After a productive morning it was time for lunch, and Arturo and Jonathan, our local drivers/guides, prepared a superb picnic. Among the various food and drink was even included some Chilean wine. During our travel between Puerto Montt and Alerce Andino, we made a few stops on the way, finding Peruvian Pelican, numerous groups of Black-faced Ibis, an Austral (Ringed) Kingfisher and an impressive flock of 1000+ Hudsonian Godwits! Leaving Puerto-Montt in the evening, we saw a few coastal birds such as Imperial Cormorant, Franklin’s Gull, as well as 30+ Parasitic Jaegers, finishing the day with a distant view of Pincoya Storm-Petrel.

We finished our cruise between Buenos-Aires and San Antonio (Chile) with another amazing seabirding day. We had no less than 500+ Salvin’s, 500+ Black-browed and 100+ Northern Royal Albatrosses. Sailing close to Mocha Island, where most of the world population of Pink-footed Shearwater breeds, we saw hundreds of these long migrant seabirds. At one point, Ed even spotted a rare Chatham Albatross that we saw very well passing the bow not far from the ship. We also had hundreds of White-chinned Petrels and thousands of Fuegian Storm. Now, the best memories of that day are probably the increasing numbers of Masatierra/De Filippi’s Petrel seen during the day. Seeing the first ones around mid-day, we counted 200+ before 5 PM and the numbers exploded at the end of the day, finding at one point 120+ in just one scan of the horizon, and finding several flocks of 20-30 birds seated on the water. We estimated 850-1,200 birds seen during the last hour of the day, and perhaps up to 2,000 birds for the day! Considering the actual estimated population is around 20,000 birds, we not only saw a huge portion of the world population but can also question the accuracy of the estimation of the world population. Besides these wonderful bird sightings, we also found three Sperm Whales and around 20 Fin Whales! It was now time to end our fabulous cruise around Cape Horn with a great farewell dinner, just before arriving at San Antonio.

- Fabrice Schmitt


SANTIAGO EXTENSION: After disembarking at the San Antonio’s harbor, the whole group did the three-day Santiago extension. We started along the coast, with our first stop at the Río Maipo Wetland Nature Sanctuary, one of the most important in Central Chile where many resident and migratory birds are found. Among the dense thickets we encountered our first Chilean endemic, a cooperative Dusky Tapaculo seen well by all! We also found some large concentrations of migratory birds such as Franklin’s Gulls, several species of shorebirds, and Black Skimmers. In the reeds we searched successfully for Many-colored Rush-Tyrant, definitely the most colorful bird of the day. We had lunch on the terrace of a coastal restaurant right by the sea, from which we found our second Chilean endemic of the day: Seaside Cinclodes. After lunch we visited a small Humboldt Penguin colony, finding 15 of them, along with hundreds of Peruvian Booby, Peruvian Pelican, and Guanay Cormorant among other seabirds. Some of us even got a brief glimpse of a Marine Otter.

* * * * *

■ **Exercises to complete**
1 > Copy the birding trip report from "After a productive" to "of Pincoya Storm-Petrel.", substituting "meal" for "picnic".
2 > Pick up the birding trip report after its last sentence and write what comes next.

* * * * *

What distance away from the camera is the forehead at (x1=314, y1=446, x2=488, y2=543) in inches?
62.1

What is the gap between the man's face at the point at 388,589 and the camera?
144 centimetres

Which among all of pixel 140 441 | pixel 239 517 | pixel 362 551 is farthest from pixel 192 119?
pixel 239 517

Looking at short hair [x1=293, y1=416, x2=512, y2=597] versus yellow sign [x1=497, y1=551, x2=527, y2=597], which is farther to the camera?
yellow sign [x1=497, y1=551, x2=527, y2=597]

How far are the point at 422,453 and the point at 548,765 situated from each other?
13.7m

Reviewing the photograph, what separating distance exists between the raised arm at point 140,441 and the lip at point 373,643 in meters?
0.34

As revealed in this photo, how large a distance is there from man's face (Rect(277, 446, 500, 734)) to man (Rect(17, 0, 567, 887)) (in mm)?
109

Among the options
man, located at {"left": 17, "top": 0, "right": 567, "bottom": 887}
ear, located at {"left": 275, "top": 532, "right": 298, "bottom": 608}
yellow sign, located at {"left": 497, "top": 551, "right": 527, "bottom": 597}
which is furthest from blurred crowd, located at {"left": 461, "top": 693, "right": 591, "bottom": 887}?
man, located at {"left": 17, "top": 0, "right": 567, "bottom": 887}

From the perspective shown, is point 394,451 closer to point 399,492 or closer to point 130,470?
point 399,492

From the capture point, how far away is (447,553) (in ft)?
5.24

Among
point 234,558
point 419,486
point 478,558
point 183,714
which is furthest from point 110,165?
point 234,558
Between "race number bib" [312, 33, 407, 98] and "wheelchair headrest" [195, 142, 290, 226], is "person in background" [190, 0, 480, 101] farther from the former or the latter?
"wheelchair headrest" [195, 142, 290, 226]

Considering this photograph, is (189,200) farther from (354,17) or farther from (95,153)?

* * * * *

■ **Outputs for the tasks**
1 >
After a productive morning it was time for lunch, and Arturo and Jonathan, our local drivers/guides, prepared a superb meal. Among the various food and drink was even included some Chilean wine. During our travel between Puerto Montt and Alerce Andino, we made a few stops on the way, finding Peruvian Pelican, numerous groups of Black-faced Ibis, an Austral (Ringed) Kingfisher and an impressive flock of 1000+ Hudsonian Godwits! Leaving Puerto-Montt in the evening, we saw a few coastal birds such as Imperial Cormorant, Franklin’s Gull, as well as 30+ Parasitic Jaegers, finishing the day with a distant view of Pincoya Storm-Petrel.

2 >
On our second day in Central Chile, we left the hotel very early so we could be in the upper part of the Yeso River Valley at dawn. During the ascent we made a few stops to scan the river and found a striking male Torrent Duck standing on a rock in the middle of the river. In a shrubby area, we found several male White-sided Hillstars feeding on mistletoe flowers. On our way up, some high elevation specialists such as Greater Yellow-Finch and Gray-breasted Seedsnipe became more and more common. At the upper part of the Yeso Valley, the mountainous landscape became very impressive with imposing colorful mountains and hanging glaciers. After a few kilometers on a narrow road we finally reached the Termas del Plomo area, where we found three Diademed Sandpiper-Plovers, two adults and one juvenile. Here we had our picnic lunch surrounded by impressive landscape, and then started our return towards Santiago.

On our last day we visited the Farellones route, a mountainous and scenic road that reaches the High Andes and along which are found many endemic and high-altitude species. Before starting the ascent to high elevation, we first visited a secondary valley looking for White-throated Tapaculo, finding one atop a large rock, as well as a larger relative but no less endemic, the Moustached Turca. Continuing along, we found a Dusky-tailed Canastero in some bushes, and at the Farellones ski resort we discovered a Lesser Horned Owl on his day roost. We had lunch in a small mountain hotel, enjoying our meal and a beautiful landscape. We continued ascending this route until we reached 9,800 feet. Upon our arrival we had an incredible spectacle of 20 condors flying just over our heads. And before starting our way back, we experienced a 5.6 Richter Scale earthquake of about 3 seconds duration! After this full and memorable Chile experience, it was now time to make our way back down towards the airport for international departure.